Alcuni lo chiamano mercenario, per me è un calciatore professionista, con tutti i pro e i contro che ciò comporta.

Mi viene solo da chiedere cosa si aspettassero, sia lui che Bonucci, venendo al Milan: non lo sapevano di arrivare in una squadra che da anni è in difficoltà?

Per il Milan attuale meglio un attaccante come Piatek, che non è a livello di Higuain ma certamente ha più fame, più voglia di emergere.

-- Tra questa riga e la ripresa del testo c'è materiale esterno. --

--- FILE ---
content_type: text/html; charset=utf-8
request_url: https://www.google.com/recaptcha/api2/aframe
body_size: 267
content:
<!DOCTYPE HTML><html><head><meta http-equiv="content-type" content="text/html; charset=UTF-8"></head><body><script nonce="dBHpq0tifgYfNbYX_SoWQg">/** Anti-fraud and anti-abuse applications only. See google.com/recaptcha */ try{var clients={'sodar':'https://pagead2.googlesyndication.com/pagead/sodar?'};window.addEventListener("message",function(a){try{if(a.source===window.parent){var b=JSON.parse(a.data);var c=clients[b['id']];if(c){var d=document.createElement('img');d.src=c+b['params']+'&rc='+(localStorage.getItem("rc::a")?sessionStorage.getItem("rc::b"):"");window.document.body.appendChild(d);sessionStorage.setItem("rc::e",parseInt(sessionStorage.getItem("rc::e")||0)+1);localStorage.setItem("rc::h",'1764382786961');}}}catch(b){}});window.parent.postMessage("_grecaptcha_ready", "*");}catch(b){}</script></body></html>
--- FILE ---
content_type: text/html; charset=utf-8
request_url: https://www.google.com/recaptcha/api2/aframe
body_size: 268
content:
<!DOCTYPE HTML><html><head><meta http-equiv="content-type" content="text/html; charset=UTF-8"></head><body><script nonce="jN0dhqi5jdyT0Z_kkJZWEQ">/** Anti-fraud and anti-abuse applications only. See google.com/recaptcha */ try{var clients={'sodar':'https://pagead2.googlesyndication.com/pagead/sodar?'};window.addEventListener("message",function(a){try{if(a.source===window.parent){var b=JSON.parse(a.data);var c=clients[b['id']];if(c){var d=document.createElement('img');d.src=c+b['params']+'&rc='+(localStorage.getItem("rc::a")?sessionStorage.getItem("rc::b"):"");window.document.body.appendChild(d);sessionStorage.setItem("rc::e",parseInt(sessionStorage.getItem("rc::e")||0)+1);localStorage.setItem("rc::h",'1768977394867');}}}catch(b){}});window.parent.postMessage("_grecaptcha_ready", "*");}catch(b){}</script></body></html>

Non vive il Milan come un passo indietro nella sua carriera e non sbuffa se i compagni sbagliano un passaggio… anzi, va a caccia del pallone cercando di recuperarlo”.

Juve e Napoli fuori dalla Coppa Italia, Milan in semifinale. Cosa ne pensi?

“La Coppa Italia per A.C. Milan rappresenta l’unico trofeo per il quale il Milan possa realmente competere: non a caso, negli ultimi tre anni è arrivato due volte in finale.

Rispetto allo scorso anno c’è il vantaggio che la Juve è stata eliminata, per cui nessuna delle altre semifinaliste è un avversario impossibile da battere.

Lazio, Fiorentina e Atalanta sono ottime squadre, ma il Milan se la può tranquillamente giocare con tutte”.

A.C. Milan è attualmente quarto in campionato. Domenica c’è stato il mezzo passo falso contro la Roma, ma la squadra comunque c’è.

“La partita di domenica sera è stata un’occasione persa, perché affrontavi la Roma nel suo momento peggiore, reduce dall’1-7 contro la Fiorentina e con due squalificati a centrocampo.

Il Milan si era pure portato in vantaggio, ma alla fine ai punti avrebbe meritato la Roma.

L’inter da settimane non fa che perdere, eppure è incredibilmente ancora terza, perché le inseguitrici fanno a gara a chi perde più punti.

Rimango molto pessimista sulla lotta al quarto posto: secondo me il Milan ha già buttato alle ortiche troppe occasioni”.